-- Start Selection --
Let It Be Morning (, ) is a 2021 Palestinian drama film directed by Eran Kolirin, based on the Hebrew-language novel Let It Be Morning by Palestinian author Sayed Kashua. 

The cast is predominately Palestinian and most of the language is Arabic.

In June 2021, the film was selected to compete in the Un Certain Regard section at the 2021 Cannes Film Festival. The Palestinian cast opposed the classification of the film as "Israeli," and withdrew from the Cannes Film Festival in protest. Israel selected the film as its entry for the Best International Feature Film at the 94th Academy Awards.

Plot
Let It Be Morning is the story of Sami (Alex Bakri) a Palestinian-born Israeli citizen living in Jerusalem who is invited to his brother’s wedding. He has to  return to the Arab village where he grew up and which he left for other opportunities. After the wedding ends, Sami's hometown is put under a military blockade lockdown by the Israeli government, without explanation. The power is cut and the villagers are trapped by an Israeli roadblock. 

When chaos erupts amongst the villagers who begin to run out of food and water, Sami is also cut off from the outside world and unable to return to his work in Jerusalem. Trapped in an unexpected situation, he deals with questions about his own identity. As hidden secrets are revealed, Sami watches everything he holds dear begin to fall apart. 

Written and directed by award-winning Israeli filmmaker Eran Kolirin (The Band's Visit), the film was adapted from the international best-selling novel of the same name  by Palestinian author Sayed Kashua.
-- End Selection --
Requests:
(1) Answer these questions using the passage on Let It Be Morning.
(a) In which section of the 2021 Cannes Film Festival was the film selected to compete?
(b) In which city does Sami live?
(c) Which earlier film by Eran Kolirin does the passage name?
(2) Transcribe the passage on Let It Be Morning from "Let It Be Morning (, )" to "94th Academy Awards.".
-- Start Supplied material --
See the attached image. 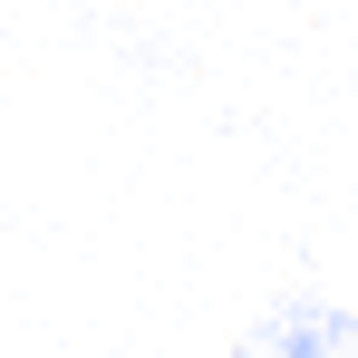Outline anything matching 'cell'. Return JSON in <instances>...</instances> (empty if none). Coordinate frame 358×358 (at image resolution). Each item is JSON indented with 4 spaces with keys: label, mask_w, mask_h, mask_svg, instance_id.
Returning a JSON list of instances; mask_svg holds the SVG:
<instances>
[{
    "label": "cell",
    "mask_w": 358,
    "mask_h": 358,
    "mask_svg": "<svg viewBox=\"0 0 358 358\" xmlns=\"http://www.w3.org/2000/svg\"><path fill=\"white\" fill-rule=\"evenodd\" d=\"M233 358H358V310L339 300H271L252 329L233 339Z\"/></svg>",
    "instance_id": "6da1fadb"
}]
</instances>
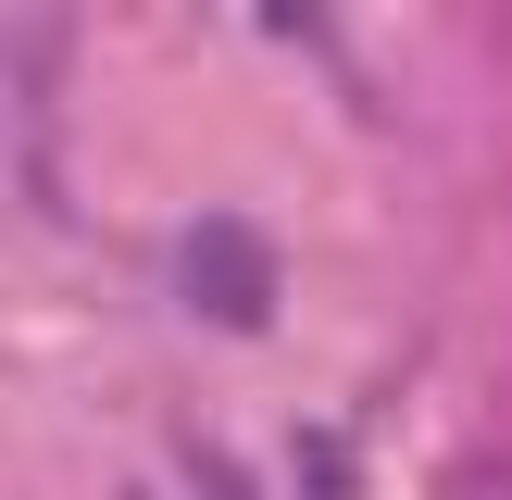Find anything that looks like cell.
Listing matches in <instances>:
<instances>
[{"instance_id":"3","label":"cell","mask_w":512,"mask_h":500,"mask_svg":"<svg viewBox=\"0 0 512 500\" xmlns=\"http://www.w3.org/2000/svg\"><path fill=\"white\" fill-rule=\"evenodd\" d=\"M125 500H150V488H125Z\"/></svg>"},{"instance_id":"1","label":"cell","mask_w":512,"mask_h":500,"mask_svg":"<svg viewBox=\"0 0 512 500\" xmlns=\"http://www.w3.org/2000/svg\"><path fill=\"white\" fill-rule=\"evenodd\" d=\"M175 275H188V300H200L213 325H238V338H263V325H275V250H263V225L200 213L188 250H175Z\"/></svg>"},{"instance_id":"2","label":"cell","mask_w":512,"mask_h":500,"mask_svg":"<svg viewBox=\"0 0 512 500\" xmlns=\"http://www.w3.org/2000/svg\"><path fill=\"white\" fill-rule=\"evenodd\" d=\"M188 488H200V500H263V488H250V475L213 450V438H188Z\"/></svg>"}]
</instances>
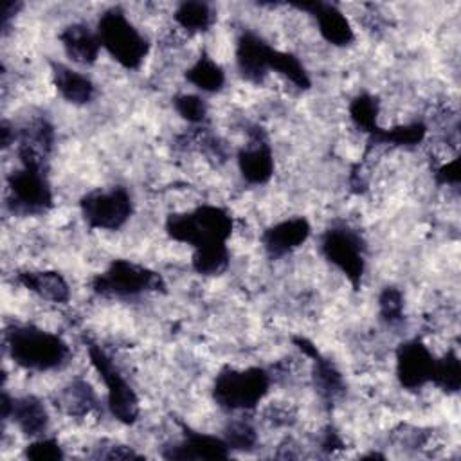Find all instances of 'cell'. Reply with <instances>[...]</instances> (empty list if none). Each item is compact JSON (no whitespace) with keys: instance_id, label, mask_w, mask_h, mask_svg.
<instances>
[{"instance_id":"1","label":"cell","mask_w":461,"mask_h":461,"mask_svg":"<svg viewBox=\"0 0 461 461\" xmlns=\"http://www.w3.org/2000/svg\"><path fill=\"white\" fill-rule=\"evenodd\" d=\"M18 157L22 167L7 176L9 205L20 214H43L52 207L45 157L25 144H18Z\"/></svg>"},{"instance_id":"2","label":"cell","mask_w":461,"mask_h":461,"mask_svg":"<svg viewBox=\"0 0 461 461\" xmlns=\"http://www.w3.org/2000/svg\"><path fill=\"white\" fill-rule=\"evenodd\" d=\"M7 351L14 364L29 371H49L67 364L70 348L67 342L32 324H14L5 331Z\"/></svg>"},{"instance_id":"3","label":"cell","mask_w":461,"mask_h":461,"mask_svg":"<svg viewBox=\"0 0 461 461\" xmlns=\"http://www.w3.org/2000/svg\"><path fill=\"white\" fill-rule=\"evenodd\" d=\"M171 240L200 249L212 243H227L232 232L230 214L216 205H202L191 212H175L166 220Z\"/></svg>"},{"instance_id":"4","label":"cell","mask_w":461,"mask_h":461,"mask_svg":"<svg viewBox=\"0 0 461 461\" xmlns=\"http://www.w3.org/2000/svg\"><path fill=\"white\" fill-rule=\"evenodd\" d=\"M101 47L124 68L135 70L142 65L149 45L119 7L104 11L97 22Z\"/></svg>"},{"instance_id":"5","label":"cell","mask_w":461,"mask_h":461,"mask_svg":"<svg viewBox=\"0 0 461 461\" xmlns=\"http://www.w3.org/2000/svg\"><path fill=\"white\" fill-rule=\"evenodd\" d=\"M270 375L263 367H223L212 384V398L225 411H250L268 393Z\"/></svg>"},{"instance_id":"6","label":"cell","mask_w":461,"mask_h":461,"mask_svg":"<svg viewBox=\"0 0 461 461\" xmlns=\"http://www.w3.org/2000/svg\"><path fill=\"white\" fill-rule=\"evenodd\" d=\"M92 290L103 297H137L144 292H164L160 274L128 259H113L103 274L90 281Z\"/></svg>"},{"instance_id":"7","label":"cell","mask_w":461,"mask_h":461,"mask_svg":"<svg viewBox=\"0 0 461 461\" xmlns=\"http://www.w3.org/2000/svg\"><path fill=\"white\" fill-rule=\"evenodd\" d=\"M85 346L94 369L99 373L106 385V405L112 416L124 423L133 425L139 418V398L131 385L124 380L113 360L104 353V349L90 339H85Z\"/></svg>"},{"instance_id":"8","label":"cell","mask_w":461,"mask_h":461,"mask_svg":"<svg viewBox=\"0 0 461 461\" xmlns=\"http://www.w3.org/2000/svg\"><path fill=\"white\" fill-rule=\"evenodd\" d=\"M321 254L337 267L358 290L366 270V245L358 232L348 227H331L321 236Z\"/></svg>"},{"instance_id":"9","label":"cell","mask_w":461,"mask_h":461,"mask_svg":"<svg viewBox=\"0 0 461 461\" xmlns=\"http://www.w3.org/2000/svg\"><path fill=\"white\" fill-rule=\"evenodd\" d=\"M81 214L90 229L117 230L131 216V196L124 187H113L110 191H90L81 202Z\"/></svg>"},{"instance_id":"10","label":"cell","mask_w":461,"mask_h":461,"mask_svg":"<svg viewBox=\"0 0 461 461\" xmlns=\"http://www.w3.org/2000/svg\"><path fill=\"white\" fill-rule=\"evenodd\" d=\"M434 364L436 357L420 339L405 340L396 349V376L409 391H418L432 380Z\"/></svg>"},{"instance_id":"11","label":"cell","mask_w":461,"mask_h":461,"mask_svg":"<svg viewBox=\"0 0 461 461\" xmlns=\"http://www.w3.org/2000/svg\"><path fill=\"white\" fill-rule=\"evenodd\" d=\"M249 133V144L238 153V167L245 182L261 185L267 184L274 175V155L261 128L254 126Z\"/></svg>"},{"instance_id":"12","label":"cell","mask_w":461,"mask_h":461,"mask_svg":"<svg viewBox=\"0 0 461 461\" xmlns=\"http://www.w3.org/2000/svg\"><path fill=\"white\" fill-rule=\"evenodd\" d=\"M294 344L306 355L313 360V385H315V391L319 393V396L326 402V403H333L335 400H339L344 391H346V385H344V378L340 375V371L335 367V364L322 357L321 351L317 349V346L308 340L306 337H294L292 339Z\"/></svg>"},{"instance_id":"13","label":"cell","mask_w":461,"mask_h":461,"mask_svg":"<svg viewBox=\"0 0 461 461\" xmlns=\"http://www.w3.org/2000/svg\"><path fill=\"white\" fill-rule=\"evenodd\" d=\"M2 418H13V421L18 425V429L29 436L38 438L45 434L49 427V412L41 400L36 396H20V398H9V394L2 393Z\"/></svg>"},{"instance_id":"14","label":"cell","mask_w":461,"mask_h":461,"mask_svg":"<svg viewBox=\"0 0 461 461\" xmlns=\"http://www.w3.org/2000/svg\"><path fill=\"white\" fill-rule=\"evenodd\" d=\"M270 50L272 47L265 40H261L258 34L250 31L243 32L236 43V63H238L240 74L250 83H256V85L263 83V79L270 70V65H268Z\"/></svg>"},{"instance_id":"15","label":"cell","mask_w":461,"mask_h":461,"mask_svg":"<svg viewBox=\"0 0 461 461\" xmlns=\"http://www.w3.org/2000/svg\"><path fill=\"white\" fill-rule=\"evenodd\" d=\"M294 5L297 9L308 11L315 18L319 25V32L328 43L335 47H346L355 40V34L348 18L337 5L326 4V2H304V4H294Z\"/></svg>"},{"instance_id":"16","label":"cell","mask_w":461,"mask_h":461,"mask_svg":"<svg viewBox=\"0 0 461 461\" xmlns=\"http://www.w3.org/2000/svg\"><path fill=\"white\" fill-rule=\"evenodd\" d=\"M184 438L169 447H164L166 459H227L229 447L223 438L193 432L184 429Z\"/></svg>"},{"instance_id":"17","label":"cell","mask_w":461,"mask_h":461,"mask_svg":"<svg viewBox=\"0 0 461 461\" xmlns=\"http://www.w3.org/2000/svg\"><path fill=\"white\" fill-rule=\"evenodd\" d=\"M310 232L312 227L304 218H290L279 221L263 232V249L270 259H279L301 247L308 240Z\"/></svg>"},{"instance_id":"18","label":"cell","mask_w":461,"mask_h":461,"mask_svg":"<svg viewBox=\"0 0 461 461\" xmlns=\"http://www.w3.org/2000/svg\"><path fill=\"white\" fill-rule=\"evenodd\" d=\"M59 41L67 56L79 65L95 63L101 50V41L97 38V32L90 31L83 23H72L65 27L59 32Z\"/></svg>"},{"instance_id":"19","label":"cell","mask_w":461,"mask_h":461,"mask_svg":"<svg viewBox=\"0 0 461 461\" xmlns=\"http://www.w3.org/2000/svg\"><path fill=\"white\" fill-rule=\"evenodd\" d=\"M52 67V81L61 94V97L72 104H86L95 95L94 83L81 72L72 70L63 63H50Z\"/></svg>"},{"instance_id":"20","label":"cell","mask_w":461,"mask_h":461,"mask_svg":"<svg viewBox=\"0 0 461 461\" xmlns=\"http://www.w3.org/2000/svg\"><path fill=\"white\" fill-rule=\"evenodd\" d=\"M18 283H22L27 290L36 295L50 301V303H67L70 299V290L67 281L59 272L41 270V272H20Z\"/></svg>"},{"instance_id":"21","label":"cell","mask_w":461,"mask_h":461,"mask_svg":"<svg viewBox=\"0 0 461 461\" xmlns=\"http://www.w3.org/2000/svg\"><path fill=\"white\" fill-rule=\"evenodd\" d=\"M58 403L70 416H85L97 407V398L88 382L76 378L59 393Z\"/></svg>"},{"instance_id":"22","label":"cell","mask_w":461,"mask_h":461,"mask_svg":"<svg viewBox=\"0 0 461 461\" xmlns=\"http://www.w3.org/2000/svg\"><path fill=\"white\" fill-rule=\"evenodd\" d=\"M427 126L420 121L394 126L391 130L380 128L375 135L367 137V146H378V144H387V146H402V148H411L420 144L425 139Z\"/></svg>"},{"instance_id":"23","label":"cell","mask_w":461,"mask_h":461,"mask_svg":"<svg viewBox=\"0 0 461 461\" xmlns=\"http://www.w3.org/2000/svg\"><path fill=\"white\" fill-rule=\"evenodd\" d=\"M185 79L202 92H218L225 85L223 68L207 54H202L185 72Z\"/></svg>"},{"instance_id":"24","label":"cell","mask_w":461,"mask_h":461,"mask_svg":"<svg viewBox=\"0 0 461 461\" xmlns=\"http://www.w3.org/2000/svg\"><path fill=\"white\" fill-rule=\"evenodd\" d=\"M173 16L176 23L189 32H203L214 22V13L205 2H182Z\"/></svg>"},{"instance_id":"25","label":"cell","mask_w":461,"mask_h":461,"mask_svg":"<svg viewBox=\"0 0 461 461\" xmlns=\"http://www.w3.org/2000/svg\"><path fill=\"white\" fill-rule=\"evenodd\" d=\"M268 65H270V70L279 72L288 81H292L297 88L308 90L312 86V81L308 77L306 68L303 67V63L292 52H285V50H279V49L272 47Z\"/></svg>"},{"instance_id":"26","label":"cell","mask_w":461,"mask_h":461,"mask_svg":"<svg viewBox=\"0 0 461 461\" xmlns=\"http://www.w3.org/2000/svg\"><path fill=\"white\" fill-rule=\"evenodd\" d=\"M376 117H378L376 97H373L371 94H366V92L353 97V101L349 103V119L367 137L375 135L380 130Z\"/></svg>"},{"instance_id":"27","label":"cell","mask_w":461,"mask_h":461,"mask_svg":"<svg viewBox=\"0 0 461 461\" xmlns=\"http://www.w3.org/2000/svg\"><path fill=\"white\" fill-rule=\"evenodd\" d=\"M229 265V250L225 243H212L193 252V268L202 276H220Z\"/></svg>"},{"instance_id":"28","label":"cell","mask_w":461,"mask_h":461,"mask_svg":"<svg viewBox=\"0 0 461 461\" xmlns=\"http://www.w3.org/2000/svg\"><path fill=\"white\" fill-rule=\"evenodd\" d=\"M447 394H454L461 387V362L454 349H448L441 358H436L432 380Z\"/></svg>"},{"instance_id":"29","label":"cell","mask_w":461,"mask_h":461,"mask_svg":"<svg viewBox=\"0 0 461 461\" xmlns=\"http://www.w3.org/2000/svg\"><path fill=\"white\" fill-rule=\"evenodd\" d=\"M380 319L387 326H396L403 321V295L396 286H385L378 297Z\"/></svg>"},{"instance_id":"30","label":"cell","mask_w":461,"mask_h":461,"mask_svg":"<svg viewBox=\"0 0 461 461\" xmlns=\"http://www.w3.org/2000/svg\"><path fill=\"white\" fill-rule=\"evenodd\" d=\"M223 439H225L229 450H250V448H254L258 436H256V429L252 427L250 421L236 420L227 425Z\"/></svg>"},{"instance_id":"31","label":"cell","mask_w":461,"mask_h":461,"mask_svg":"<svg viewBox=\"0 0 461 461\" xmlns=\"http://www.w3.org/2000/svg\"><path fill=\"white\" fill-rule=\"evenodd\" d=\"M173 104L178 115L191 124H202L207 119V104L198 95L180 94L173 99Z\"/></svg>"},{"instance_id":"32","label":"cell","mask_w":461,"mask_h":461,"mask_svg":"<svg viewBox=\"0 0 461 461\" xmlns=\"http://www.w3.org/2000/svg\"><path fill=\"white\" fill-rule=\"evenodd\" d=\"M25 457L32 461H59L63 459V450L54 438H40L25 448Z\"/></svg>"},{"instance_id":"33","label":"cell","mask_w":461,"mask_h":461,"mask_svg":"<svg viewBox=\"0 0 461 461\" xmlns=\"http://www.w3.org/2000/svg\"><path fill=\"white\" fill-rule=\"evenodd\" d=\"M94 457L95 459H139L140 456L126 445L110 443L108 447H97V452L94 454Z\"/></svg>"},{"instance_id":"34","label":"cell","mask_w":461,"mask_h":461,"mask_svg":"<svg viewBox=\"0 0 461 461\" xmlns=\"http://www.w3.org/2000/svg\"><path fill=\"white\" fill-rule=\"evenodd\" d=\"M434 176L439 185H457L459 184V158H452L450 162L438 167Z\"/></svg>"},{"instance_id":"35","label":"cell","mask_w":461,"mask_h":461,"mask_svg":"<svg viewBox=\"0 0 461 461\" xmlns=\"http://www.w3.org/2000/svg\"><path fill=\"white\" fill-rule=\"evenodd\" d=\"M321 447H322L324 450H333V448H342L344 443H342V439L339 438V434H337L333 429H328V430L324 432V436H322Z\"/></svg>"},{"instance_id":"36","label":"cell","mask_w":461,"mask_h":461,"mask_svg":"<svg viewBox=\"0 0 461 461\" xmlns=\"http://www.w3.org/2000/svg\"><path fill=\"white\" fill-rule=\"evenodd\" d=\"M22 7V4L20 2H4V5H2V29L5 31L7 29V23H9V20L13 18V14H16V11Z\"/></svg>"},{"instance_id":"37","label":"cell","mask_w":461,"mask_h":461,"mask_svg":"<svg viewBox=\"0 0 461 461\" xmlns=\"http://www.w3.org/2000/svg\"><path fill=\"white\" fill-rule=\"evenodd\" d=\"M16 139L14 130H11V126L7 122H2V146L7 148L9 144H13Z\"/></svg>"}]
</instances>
-- End Supplied material --
Expected answers:
(1)
(a) Un Certain Regard
(b) Jerusalem
(c) The Band's Visit

(2)
Let It Be Morning (, ) is a 2021 Palestinian drama film directed by Eran Kolirin, based on the Hebrew-language novel Let It Be Morning by Palestinian author Sayed Kashua. 

The cast is predominately Palestinian and most of the language is Arabic.

In June 2021, the film was selected to compete in the Un Certain Regard section at the 2021 Cannes Film Festival. The Palestinian cast opposed the classification of the film as "Israeli," and withdrew from the Cannes Film Festival in protest. Israel selected the film as its entry for the Best International Feature Film at the 94th Academy Awards.